KGS math club/solution 11 21
It is assumed that the initial square is the unit square with coordinates (0,0), (0,1), (1,0) and (1,1). Note that jumping always yields points with integer coordinates.
1) There can never be a larger square.
For a contradiction, assume there is a jumping sequence that enlarges the unit square to a square of side length 3, say. Then there is also a jumping sequence from this larger square back to the unit square (the sequence that reverses each step of the original sequence).

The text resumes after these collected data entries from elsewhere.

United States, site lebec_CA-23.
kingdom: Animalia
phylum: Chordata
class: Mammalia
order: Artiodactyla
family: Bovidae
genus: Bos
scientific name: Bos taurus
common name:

This inverse sequence may be applied verbatim to the unit square itself, which would result in an even smaller square of side length 1/3. But this is not possible, since jumping always yields integer coordinates.
Note that this not only applies to squares: no configuration can ever be enlarged (or shrinked) by jumping.
2) Three points can never be collinear.
Consider a jump from A over B. Note that this is realized by adding 2*(B-A) to A. The difference vector 2*(B-A) has even coordinates. Hence, modulo 2, the points don't change: in each configuration ever achieved, modulo 2 the points are equal to the respective corners of the unit square. In particular, after each jump the four points are pairwise distinct modulo 2.
Claim: If three points are collinear, then two of them are equal modulo 2.
Let A, B, C three collinear points, B being the inner point. First, let AB = BC, then C = A+2*(B-A). Hence A and C are equal modulo 2, as claimed. Now, w.l.o.g., assume AB < BC. Then perform a jump from A over B, thus making the frog on A the new inner frog. Repeating this process finally yields the first case, where the inner point is equidistant to the outer points.
Summing up: The corners of the unit square are pairwise distinct modulo 2, hence the same is true in all possible configurations. As shown in the claim, in the case of three collinear points, two of them are equal modulo 2. Hence, such a configuration can never be achieved.
Greetings from "Georg" on KGS